▸ Texte d'étude
* * *

Une jeune femme a rompu ses fiançailles avec un jeune homme, entraînant une demande en dommages-intérêts de la part de la famille de ce dernier. Les fiançailles avaient été célébrées lors d'une fête familiale, mais la jeune femme a contesté la réalité de cet engagement, arguant que la pression familiale et des violences avaient conduit à son refus du mariage. La famille du fiancé a soutenu que des dépenses avaient été engagées en vue de la célébration du mariage, prévu quelques jours après la rupture. La jeune femme et son père ont contesté la responsabilité civile de ce dernier, ainsi que l'existence d'un préjudice.
Doc 8 – Cour d’appel de Grenoble, du 21 mai 2002, 00/01979
1Faits
2Procédure
Le Tribunal de Grande Instance de Bourgoin Jallieu a rendu un jugement le 22 mars 2000, condamnant le père de la jeune femme à verser des dommages-intérêts aux demandeurs pour rupture fautive des fiançailles. En appel, les intimés ont soutenu que les fiançailles n'étaient pas valables et que le refus du mariage était justifié par des circonstances familiales. Ils ont également contesté l'existence d'un préjudice. Les consorts Y… ont, quant à eux, demandé la confirmation du jugement initial et le remboursement des frais engagés pour l'organisation du mariage. La Cour d'appel a examiné les arguments des deux parties concernant la réalité des fiançailles et les conséquences de leur rupture.

* * *

▸ Relevé des lignes
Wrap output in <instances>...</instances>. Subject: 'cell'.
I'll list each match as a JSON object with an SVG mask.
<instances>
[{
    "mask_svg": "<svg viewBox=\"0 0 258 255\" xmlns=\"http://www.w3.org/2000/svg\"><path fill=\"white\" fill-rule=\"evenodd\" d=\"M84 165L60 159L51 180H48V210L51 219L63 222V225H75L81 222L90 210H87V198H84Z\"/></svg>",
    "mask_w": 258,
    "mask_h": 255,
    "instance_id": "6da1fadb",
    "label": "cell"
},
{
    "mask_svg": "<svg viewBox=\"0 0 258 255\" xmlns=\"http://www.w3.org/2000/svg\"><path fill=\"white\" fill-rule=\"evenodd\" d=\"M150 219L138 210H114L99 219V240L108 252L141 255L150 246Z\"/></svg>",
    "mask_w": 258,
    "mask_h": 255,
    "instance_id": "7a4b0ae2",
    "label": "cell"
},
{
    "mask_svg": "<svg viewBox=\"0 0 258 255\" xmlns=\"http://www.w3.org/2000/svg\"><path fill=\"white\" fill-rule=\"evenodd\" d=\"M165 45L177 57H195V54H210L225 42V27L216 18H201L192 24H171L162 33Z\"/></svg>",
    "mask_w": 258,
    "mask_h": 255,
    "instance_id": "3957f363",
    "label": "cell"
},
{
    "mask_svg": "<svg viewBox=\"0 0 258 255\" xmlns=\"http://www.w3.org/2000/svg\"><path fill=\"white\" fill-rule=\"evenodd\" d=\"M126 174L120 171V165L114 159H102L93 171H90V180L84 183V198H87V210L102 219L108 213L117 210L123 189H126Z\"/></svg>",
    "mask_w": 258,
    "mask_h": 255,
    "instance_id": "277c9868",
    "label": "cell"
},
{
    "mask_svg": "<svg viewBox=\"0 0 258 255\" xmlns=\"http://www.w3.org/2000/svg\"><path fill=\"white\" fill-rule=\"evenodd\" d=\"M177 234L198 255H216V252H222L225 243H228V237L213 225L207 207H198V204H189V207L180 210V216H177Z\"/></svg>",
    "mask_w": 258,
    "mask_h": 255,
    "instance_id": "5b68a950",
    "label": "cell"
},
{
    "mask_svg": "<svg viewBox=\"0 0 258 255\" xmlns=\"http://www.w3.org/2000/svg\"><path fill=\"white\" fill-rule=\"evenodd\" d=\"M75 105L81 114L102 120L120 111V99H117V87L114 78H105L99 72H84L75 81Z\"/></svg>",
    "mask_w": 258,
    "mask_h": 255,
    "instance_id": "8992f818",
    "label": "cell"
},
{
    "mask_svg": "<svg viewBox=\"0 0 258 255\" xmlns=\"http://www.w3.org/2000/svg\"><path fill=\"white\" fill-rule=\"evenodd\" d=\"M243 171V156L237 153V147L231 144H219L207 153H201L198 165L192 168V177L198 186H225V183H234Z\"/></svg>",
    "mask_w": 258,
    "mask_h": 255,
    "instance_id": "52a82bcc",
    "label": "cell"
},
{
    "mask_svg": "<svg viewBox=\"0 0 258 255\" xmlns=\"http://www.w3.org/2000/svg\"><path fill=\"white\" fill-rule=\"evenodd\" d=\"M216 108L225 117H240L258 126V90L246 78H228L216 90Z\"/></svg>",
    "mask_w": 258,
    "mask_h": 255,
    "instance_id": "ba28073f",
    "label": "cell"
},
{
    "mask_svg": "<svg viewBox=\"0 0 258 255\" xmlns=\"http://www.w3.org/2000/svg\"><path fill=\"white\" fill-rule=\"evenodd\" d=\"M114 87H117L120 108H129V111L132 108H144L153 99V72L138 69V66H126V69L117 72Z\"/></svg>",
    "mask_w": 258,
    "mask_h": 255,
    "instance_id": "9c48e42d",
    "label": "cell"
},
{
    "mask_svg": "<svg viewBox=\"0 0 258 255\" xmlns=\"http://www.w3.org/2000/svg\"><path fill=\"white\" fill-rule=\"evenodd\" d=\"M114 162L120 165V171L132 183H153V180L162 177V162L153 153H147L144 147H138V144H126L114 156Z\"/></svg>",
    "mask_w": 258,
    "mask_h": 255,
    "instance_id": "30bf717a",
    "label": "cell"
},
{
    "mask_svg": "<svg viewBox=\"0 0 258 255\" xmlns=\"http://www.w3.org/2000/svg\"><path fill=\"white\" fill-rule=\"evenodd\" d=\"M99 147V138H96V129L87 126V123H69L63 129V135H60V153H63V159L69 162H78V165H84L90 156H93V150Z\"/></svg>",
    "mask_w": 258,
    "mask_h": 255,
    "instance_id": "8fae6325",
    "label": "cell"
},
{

* * *

▸ Consigne
Répondez à ces questions d'après le texte sur la rupture des fiançailles :
1. Lors de quel événement les fiançailles avaient-elles été célébrées ?
2. Quelle juridiction a rendu le jugement du 22 mars 2000 ?
3. Qui ce jugement condamne-t-il à verser des dommages-intérêts ?
Les lignes ont une autre origine que le texte d'étude.

▸ Réponse attendue
1. Les fiançailles avaient été célébrées lors d'une fête familiale.
2. Le jugement a été rendu par le Tribunal de Grande Instance de Bourgoin Jallieu.
3. Il condamne le père de la jeune femme à verser des dommages-intérêts aux demandeurs.